» **What this task involves**
Copy every item below word for word, but leave the pictures out of your copy.

### Provided records ###

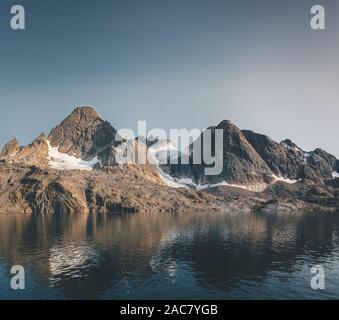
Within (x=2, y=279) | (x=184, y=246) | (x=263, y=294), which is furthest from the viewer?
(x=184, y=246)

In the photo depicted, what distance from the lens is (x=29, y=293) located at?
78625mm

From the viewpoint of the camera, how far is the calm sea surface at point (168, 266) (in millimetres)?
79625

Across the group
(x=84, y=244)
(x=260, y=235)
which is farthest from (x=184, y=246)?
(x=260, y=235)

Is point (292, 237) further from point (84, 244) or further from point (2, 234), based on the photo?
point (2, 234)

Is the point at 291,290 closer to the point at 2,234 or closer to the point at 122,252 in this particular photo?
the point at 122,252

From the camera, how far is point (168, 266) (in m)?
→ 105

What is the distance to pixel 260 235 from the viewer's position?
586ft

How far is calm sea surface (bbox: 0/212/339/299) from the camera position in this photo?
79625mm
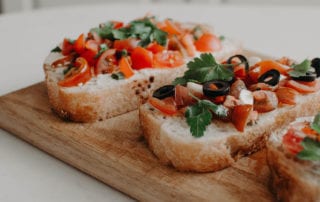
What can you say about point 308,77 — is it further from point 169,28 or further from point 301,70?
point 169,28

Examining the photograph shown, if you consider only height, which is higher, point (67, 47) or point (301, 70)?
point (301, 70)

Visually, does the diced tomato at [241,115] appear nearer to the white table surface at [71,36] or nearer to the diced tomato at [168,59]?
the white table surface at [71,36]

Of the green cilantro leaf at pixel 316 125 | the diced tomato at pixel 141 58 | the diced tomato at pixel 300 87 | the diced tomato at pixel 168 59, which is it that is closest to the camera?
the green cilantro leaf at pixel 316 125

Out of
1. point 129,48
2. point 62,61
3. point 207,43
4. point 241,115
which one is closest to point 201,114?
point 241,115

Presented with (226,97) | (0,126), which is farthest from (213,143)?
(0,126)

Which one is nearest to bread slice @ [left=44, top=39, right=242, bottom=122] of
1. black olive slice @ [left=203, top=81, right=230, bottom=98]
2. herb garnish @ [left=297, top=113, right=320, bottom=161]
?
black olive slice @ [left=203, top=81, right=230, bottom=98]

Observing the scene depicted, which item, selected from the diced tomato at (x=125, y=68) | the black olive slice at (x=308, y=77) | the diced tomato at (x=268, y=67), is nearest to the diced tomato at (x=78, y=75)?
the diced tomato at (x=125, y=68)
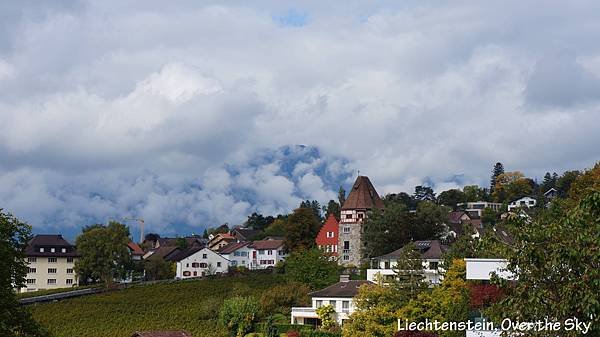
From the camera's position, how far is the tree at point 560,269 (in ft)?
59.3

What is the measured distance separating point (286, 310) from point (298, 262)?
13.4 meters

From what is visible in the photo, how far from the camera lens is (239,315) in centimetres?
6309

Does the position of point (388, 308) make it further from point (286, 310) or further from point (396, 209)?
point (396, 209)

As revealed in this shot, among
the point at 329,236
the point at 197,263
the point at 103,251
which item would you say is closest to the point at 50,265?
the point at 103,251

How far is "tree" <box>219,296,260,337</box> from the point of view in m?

###

» **Task solution**
Within (x=2, y=279) | (x=184, y=246) | (x=263, y=294), which is furthest from the viewer?
(x=184, y=246)

In the photo depicted, what distance from the lens is (x=29, y=293) located at?
78625mm

From the viewpoint of the camera, how far is the calm sea surface at point (168, 266) (in millimetres)?
79625

Across the group
(x=84, y=244)
(x=260, y=235)
which is farthest from (x=184, y=246)?
(x=260, y=235)

Is point (292, 237) further from point (84, 244) or further from point (2, 234), based on the photo?
point (2, 234)

Is the point at 291,290 closer to the point at 2,234 or closer to the point at 122,252 in this particular photo?
the point at 122,252

From the camera, how far is point (168, 266) (in m)?
→ 105

What is the distance to pixel 260 235 from the viewer's position?
586ft

How far is calm sea surface (bbox: 0/212/339/299) from the camera position in this photo?
79625mm
What can you say about point 308,77 — is it further from point 169,28 or further from point 301,70?
point 169,28

Examining the photograph shown, if you consider only height, which is higher, point (67, 47) or point (301, 70)?
point (301, 70)

Visually, does the diced tomato at [241,115] appear nearer to the white table surface at [71,36] or nearer to the diced tomato at [168,59]?
the white table surface at [71,36]

Of the green cilantro leaf at pixel 316 125 | the diced tomato at pixel 141 58 | the diced tomato at pixel 300 87 | the diced tomato at pixel 168 59, which is it that is closest to the camera?
the green cilantro leaf at pixel 316 125

Out of
1. point 129,48
2. point 62,61
3. point 207,43
4. point 241,115
which one is closest to point 201,114?
point 241,115

Presented with (226,97) | (0,126), which is farthest from (213,143)?
(0,126)

Which one is nearest to bread slice @ [left=44, top=39, right=242, bottom=122] of
1. black olive slice @ [left=203, top=81, right=230, bottom=98]
2. herb garnish @ [left=297, top=113, right=320, bottom=161]
?
black olive slice @ [left=203, top=81, right=230, bottom=98]

Observing the scene depicted, which item, selected from the diced tomato at (x=125, y=68) | the black olive slice at (x=308, y=77) | the diced tomato at (x=268, y=67), is nearest to the diced tomato at (x=78, y=75)?
the diced tomato at (x=125, y=68)
From the camera's position, how far is the tree at point 560,269 (in ft)?
59.3

What is the measured distance separating point (286, 310) from point (298, 262)?
13.4 meters

From what is visible in the photo, how far from the camera lens is (239,315) in centimetres?
6309

Does the position of point (388, 308) make it further from point (286, 310) or further from point (396, 209)?
point (396, 209)

As revealed in this shot, among
the point at 329,236
the point at 197,263
the point at 103,251
which item would you say is closest to the point at 50,265?
the point at 103,251

How far is "tree" <box>219,296,260,337</box> from the point of view in m?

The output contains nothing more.